### Goal
Rewrite the lines of the items below as a numbered list, leaving out every blank line.

### Data

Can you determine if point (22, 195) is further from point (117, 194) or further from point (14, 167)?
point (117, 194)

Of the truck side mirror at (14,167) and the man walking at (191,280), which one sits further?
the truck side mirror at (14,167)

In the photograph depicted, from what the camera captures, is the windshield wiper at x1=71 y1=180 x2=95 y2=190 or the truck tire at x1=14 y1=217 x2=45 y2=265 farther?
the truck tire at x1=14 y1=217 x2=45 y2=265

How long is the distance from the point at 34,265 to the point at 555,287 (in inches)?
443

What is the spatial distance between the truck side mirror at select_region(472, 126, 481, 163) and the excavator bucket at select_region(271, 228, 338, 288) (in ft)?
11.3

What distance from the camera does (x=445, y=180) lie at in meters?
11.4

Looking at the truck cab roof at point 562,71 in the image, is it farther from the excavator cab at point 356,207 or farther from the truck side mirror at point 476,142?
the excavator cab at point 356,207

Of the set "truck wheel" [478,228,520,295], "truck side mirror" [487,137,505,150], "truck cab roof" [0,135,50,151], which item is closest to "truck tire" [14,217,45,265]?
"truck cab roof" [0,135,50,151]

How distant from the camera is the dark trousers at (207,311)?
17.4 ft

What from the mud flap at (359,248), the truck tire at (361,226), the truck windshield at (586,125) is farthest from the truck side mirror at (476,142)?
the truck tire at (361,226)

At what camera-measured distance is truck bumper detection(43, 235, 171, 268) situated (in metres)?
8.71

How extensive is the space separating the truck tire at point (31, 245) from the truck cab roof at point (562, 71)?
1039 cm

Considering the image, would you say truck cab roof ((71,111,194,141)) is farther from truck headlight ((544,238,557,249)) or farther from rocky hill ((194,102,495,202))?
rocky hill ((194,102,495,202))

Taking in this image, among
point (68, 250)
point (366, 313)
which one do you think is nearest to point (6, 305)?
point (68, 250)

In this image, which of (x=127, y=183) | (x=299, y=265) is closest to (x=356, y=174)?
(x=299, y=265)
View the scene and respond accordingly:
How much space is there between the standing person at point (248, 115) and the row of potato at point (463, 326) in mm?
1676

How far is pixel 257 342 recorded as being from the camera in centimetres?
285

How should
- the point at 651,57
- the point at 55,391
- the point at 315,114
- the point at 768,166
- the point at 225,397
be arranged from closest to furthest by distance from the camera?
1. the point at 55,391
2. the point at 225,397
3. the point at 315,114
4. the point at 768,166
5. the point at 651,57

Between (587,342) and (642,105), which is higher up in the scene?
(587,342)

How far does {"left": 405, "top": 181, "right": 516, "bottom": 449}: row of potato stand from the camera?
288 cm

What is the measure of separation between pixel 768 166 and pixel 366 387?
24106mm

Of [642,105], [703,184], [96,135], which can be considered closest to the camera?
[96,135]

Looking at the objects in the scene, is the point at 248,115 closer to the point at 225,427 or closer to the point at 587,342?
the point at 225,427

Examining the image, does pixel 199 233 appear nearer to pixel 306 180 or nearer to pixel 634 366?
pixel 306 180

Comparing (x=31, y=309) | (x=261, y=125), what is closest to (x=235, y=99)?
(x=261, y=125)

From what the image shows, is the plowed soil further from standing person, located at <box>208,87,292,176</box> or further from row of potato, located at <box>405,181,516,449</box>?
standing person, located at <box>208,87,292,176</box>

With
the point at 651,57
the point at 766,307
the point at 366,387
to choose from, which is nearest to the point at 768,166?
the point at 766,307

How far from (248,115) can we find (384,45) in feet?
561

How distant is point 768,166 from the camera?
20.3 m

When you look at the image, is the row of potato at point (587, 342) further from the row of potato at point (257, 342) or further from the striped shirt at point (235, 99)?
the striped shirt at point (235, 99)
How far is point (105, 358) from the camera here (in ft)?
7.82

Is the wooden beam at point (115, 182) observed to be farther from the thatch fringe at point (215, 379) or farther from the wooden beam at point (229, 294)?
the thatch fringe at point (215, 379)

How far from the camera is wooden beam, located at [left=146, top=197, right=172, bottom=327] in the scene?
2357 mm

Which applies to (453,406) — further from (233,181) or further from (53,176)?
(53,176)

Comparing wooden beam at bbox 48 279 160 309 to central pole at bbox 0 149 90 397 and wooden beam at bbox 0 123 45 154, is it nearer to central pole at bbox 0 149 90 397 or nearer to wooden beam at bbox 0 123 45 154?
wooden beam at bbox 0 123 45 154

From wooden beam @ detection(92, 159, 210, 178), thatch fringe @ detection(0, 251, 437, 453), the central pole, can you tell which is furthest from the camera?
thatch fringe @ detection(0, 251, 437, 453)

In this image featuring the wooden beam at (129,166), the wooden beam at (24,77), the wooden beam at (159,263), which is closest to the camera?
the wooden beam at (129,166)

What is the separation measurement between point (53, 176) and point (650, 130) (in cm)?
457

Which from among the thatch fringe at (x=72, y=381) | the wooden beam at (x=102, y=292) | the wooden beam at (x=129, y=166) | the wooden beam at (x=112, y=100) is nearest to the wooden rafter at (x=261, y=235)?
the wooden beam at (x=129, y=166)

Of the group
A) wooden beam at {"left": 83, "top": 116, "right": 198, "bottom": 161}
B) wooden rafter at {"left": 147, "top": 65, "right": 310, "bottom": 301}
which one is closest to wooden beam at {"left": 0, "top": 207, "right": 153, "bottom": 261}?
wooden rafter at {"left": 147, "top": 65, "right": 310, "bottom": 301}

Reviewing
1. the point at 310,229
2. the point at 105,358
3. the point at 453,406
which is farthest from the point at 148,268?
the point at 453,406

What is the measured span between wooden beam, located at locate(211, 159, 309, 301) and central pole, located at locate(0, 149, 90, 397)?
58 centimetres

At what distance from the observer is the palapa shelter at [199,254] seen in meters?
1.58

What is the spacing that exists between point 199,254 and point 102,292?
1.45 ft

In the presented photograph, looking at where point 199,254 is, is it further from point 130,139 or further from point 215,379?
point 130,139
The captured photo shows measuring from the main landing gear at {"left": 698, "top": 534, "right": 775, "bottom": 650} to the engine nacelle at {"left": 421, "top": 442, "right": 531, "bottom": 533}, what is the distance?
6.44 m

### Answer to this problem
1. Can you determine if point (22, 195) is further from point (117, 194) or further from point (14, 167)?
2. point (117, 194)
3. Of the truck side mirror at (14,167) and the man walking at (191,280), which one sits further?
4. the truck side mirror at (14,167)
5. In the photograph depicted, from what the camera captures, is the windshield wiper at x1=71 y1=180 x2=95 y2=190 or the truck tire at x1=14 y1=217 x2=45 y2=265 farther?
6. the truck tire at x1=14 y1=217 x2=45 y2=265
7. How long is the distance from the point at 34,265 to the point at 555,287 (in inches)?
8. 443
9. What is the spatial distance between the truck side mirror at select_region(472, 126, 481, 163) and the excavator bucket at select_region(271, 228, 338, 288) (in ft)?
10. 11.3
11. What distance from the camera does (x=445, y=180) lie at in meters?
12. 11.4
13. Looking at the truck cab roof at point 562,71 in the image, is it farther from the excavator cab at point 356,207 or farther from the truck side mirror at point 476,142?
14. the excavator cab at point 356,207
15. Of the set "truck wheel" [478,228,520,295], "truck side mirror" [487,137,505,150], "truck cab roof" [0,135,50,151], which item is closest to "truck tire" [14,217,45,265]?
16. "truck cab roof" [0,135,50,151]
17. How distant from the camera is the dark trousers at (207,311)?
18. 17.4 ft
19. What from the mud flap at (359,248), the truck tire at (361,226), the truck windshield at (586,125) is farthest from the truck side mirror at (476,142)?
20. the truck tire at (361,226)
21. At what camera-measured distance is truck bumper detection(43, 235, 171, 268) situated (in metres)?
22. 8.71
23. How extensive is the space separating the truck tire at point (31, 245) from the truck cab roof at point (562, 71)?
24. 1039 cm
25. Considering the image, would you say truck cab roof ((71,111,194,141)) is farther from truck headlight ((544,238,557,249)) or farther from rocky hill ((194,102,495,202))?
26. rocky hill ((194,102,495,202))
27. Taking in this image, among
28. point (68, 250)
29. point (366, 313)
30. which one do you think is nearest to point (6, 305)?
31. point (68, 250)
32. In this image, which of (x=127, y=183) | (x=299, y=265) is closest to (x=356, y=174)?
33. (x=299, y=265)
34. View the scene and respond accordingly:
35. How much space is there between the standing person at point (248, 115) and the row of potato at point (463, 326) in mm?
36. 1676
37. How far is pixel 257 342 recorded as being from the camera in centimetres?
38. 285
39. How should
40. - the point at 651,57
41. - the point at 55,391
42. - the point at 315,114
43. - the point at 768,166
44. - the point at 225,397
45. be arranged from closest to furthest by distance from the camera?
46. 1. the point at 55,391
47. 2. the point at 225,397
48. 3. the point at 315,114
49. 4. the point at 768,166
50. 5. the point at 651,57
51. Between (587,342) and (642,105), which is higher up in the scene?
52. (587,342)
53. How far does {"left": 405, "top": 181, "right": 516, "bottom": 449}: row of potato stand from the camera?
54. 288 cm
55. What is the measure of separation between pixel 768 166 and pixel 366 387?
56. 24106mm
57. Of [642,105], [703,184], [96,135], which can be considered closest to the camera?
58. [96,135]
59. Looking at the objects in the scene, is the point at 248,115 closer to the point at 225,427 or closer to the point at 587,342?
60. the point at 225,427
61. Examining the image, does pixel 199 233 appear nearer to pixel 306 180 or nearer to pixel 634 366?
62. pixel 306 180
63. Comparing (x=31, y=309) | (x=261, y=125), what is closest to (x=235, y=99)?
64. (x=261, y=125)
65. From what the image shows, is the plowed soil further from standing person, located at <box>208,87,292,176</box> or further from row of potato, located at <box>405,181,516,449</box>?
66. standing person, located at <box>208,87,292,176</box>
67. With
68. the point at 651,57
69. the point at 766,307
70. the point at 366,387
71. to choose from, which is nearest to the point at 768,166?
72. the point at 766,307
73. How far from (248,115) can we find (384,45) in feet?
74. 561
75. How distant is point 768,166 from the camera?
76. 20.3 m
77. When you look at the image, is the row of potato at point (587, 342) further from the row of potato at point (257, 342) or further from the striped shirt at point (235, 99)?
78. the striped shirt at point (235, 99)
79. How far is point (105, 358) from the camera here (in ft)?
80. 7.82
81. Is the wooden beam at point (115, 182) observed to be farther from the thatch fringe at point (215, 379) or farther from the wooden beam at point (229, 294)?
82. the thatch fringe at point (215, 379)
83. How far from the camera is wooden beam, located at [left=146, top=197, right=172, bottom=327] in the scene?
84. 2357 mm
85. Which applies to (453,406) — further from (233,181) or further from (53,176)?
86. (53,176)
87. Comparing wooden beam at bbox 48 279 160 309 to central pole at bbox 0 149 90 397 and wooden beam at bbox 0 123 45 154, is it nearer to central pole at bbox 0 149 90 397 or nearer to wooden beam at bbox 0 123 45 154?
88. wooden beam at bbox 0 123 45 154
89. From wooden beam @ detection(92, 159, 210, 178), thatch fringe @ detection(0, 251, 437, 453), the central pole, can you tell which is furthest from the camera?
90. thatch fringe @ detection(0, 251, 437, 453)
91. In this image featuring the wooden beam at (129,166), the wooden beam at (24,77), the wooden beam at (159,263), which is closest to the camera?
92. the wooden beam at (129,166)
93. What is the separation measurement between point (53, 176) and point (650, 130) (in cm)?
94. 457
95. Which from among the thatch fringe at (x=72, y=381) | the wooden beam at (x=102, y=292) | the wooden beam at (x=129, y=166) | the wooden beam at (x=112, y=100) is nearest to the wooden rafter at (x=261, y=235)?
96. the wooden beam at (x=129, y=166)
97. Of the group
98. A) wooden beam at {"left": 83, "top": 116, "right": 198, "bottom": 161}
99. B) wooden rafter at {"left": 147, "top": 65, "right": 310, "bottom": 301}
100. which one is closest to wooden beam at {"left": 0, "top": 207, "right": 153, "bottom": 261}?
101. wooden rafter at {"left": 147, "top": 65, "right": 310, "bottom": 301}
102. Reviewing
103. 1. the point at 310,229
104. 2. the point at 105,358
105. 3. the point at 453,406
106. which is farthest from the point at 148,268?
107. the point at 453,406
108. What is the measured span between wooden beam, located at locate(211, 159, 309, 301) and central pole, located at locate(0, 149, 90, 397)?
109. 58 centimetres
110. At what distance from the observer is the palapa shelter at [199,254] seen in meters?
111. 1.58
112. What is the spacing that exists between point 199,254 and point 102,292?
113. 1.45 ft
114. In the presented photograph, looking at where point 199,254 is, is it further from point 130,139 or further from point 215,379?
115. point 130,139
116. The captured photo shows measuring from the main landing gear at {"left": 698, "top": 534, "right": 775, "bottom": 650} to the engine nacelle at {"left": 421, "top": 442, "right": 531, "bottom": 533}, what is the distance?
117. 6.44 m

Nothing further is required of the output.